> Supplied passage:
The overall consumer health standings show a rare distinction for Japan and Australia, whereas much of the data show all six economies bearing similar characteristics.
On the upside, all are still seeing low unemployment, with rates having only edged up recently in the US and Canada. Household net worth as a share of income ranks in percentile 90 or higher in all of them, with debt service ratios broadly mild.
More troublingly, elevated inflation has crushed real income growth across those economies, where it has fallen to the 30th percentile or less. That has sent consumer confidence to a similar percentile in all economies except the US.
The Goldman analysts focused on seven gauges of consumer health: real spending growth, unemployment rate, real income growth, consumer confidence, debt service ratio, net worth-to-income ratio and real net worth growth.
Separately, soaring consumer price growth is the greatest threat for German output, German Minister of Finance Christian Lindner said.
“Prices are soaring, that’s the biggest danger for economic growth — it undermines the substance of our economy,” Lindner told German public broadcaster ARD in an interview on Sunday. “But we cannot fight inflation with borrowed money as we did with the corona pandemic.”
Germany’s inflation rate hit 8.8 percent last month — the highest level since the euro was introduced — fanned by soaring power prices.

> Questions:
A: In the passage on consumer health and inflation, how many gauges of consumer health did the Goldman analysts focus on?
B: Pick up the passage on consumer health and inflation after its final sentence and continue it.
The items have no connection to the passage on consumer health and inflation.

> Data supplied:
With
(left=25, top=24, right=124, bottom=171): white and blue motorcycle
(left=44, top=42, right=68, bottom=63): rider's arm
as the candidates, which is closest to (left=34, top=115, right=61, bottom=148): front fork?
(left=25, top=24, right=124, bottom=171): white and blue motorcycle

> Solved tasks:
A: Seven.

B:
Bundesbank AG president Joachim Nagel has repeatedly said that consumer price growth could hit double digits later this year and on Saturday warned that Germany faced a “tough winter.”
Lindner’s pro-market Free Democrats are part of German Chancellor Olaf Scholz’s ruling coalition, which has pledged about 100 billion euros (US$99.74 billion) in assistance measures to protect households and companies from soaring prices.
Still, the finance minister has repeatedly said that Germany must return to constitutional rules limiting borrowing known as the “debt brake” next year.
“Fighting inflation is always associated with a temporary economic slowdown, but that’s the price of stopping this inflation,” Lindner said.
“What we can do is protect healthy companies, healthy livelihoods” and “we must cushion people’s social hardships: No one will freeze in winter or go hungry for financial reasons,” he said. “But we cannot work with borrowed money like we did during the coronavirus pandemic.”